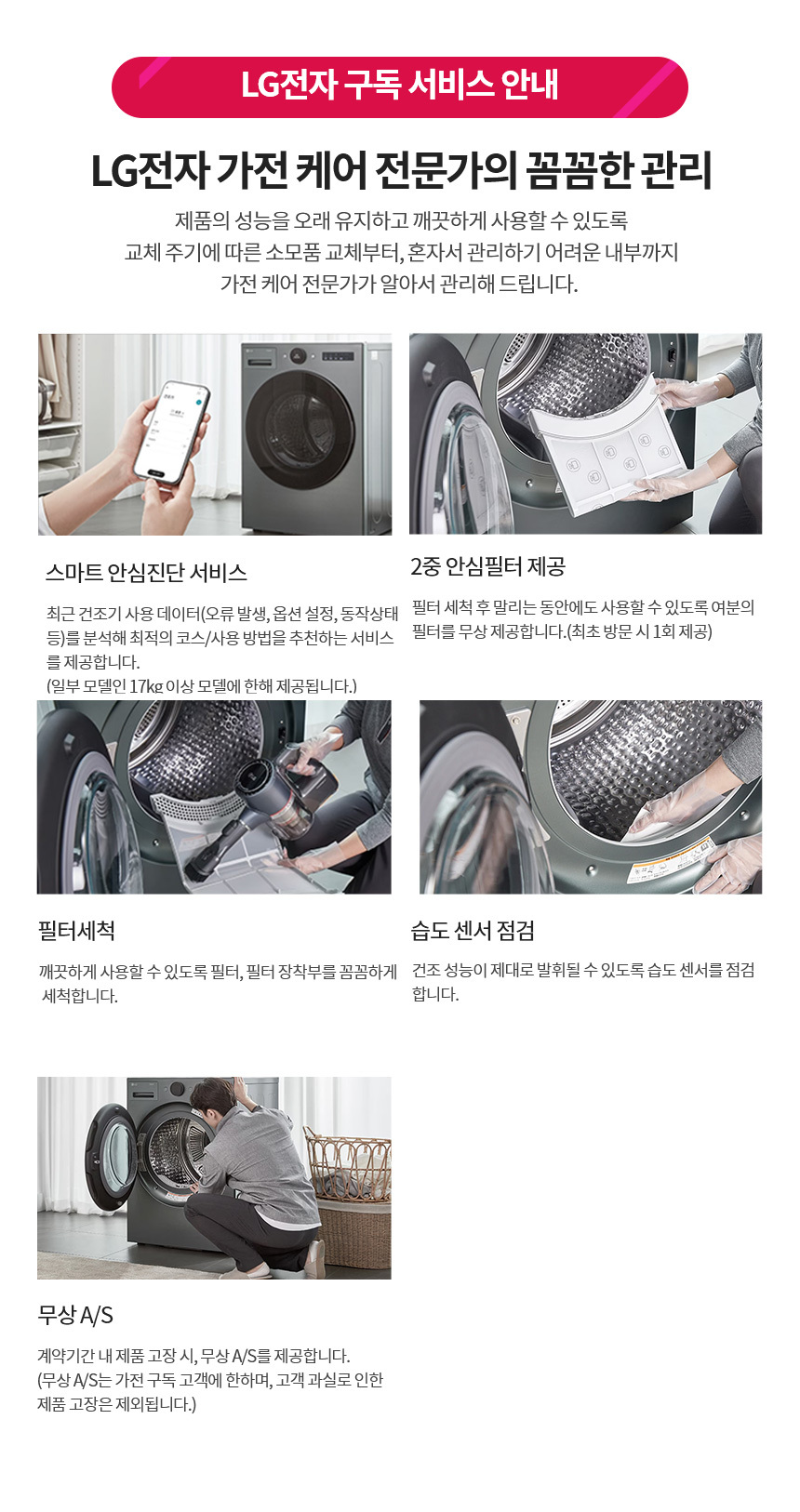 LG전자 구독 서비스 안내

LG전자 가전 케어 전문가의 꼼꼼한 관리

제품의 성능을 오래 유지하고 깨끗하게 사용할 수 있도록
교체 주기에 따른 소모품 교체부터, 혼자서 관리하기 어려운 내부까지
가전 케어 전문가가 알아서 관리해 드립니다.

스마트 안심진단 서비스

최근 건조기 사용 데이터(오류 발생, 옵션 설정, 동작상태 등)를 분석해 최적의 코스/사용 방법을 추천하는 서비스를 제공합니다.
(일부 모델인 17kg 이상 모델에 한해 제공됩니다.)

2중 안심필터 제공

필터 세척 후 말리는 동안에도 사용할 수 있도록 여분의 필터를 무상 제공합니다.(최초 방문 시 1회 제공)

필터세척

깨끗하게 사용할 수 있도록 필터, 필터 장착부를 꼼꼼하게 세척합니다.

습도 센서 점검

건조 성능이 제대로 발휘될 수 있도록 습도 센서를 점검합니다.

무상 A/S

계약기간 내 제품 고장 시, 무상 A/S를 제공합니다.
(무상 A/S는 가전 구독 고객에 한하며, 고객 과실로 인한 제품 고장은 제외됩니다.)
====================
§ The problem: Every line above is to be given again exactly, apart from the pictures.

§ Written answer:
 LG전자 구독 서비스 안내

LG전자 가전 케어 전문가의 꼼꼼한 관리

제품의 성능을 오래 유지하고 깨끗하게 사용할 수 있도록
교체 주기에 따른 소모품 교체부터, 혼자서 관리하기 어려운 내부까지
가전 케어 전문가가 알아서 관리해 드립니다.

스마트 안심진단 서비스

최근 건조기 사용 데이터(오류 발생, 옵션 설정, 동작상태 등)를 분석해 최적의 코스/사용 방법을 추천하는 서비스를 제공합니다.
(일부 모델인 17kg 이상 모델에 한해 제공됩니다.)

2중 안심필터 제공

필터 세척 후 말리는 동안에도 사용할 수 있도록 여분의 필터를 무상 제공합니다.(최초 방문 시 1회 제공)

필터세척

깨끗하게 사용할 수 있도록 필터, 필터 장착부를 꼼꼼하게 세척합니다.

습도 센서 점검

건조 성능이 제대로 발휘될 수 있도록 습도 센서를 점검합니다.

무상 A/S

계약기간 내 제품 고장 시, 무상 A/S를 제공합니다.
(무상 A/S는 가전 구독 고객에 한하며, 고객 과실로 인한 제품 고장은 제외됩니다.)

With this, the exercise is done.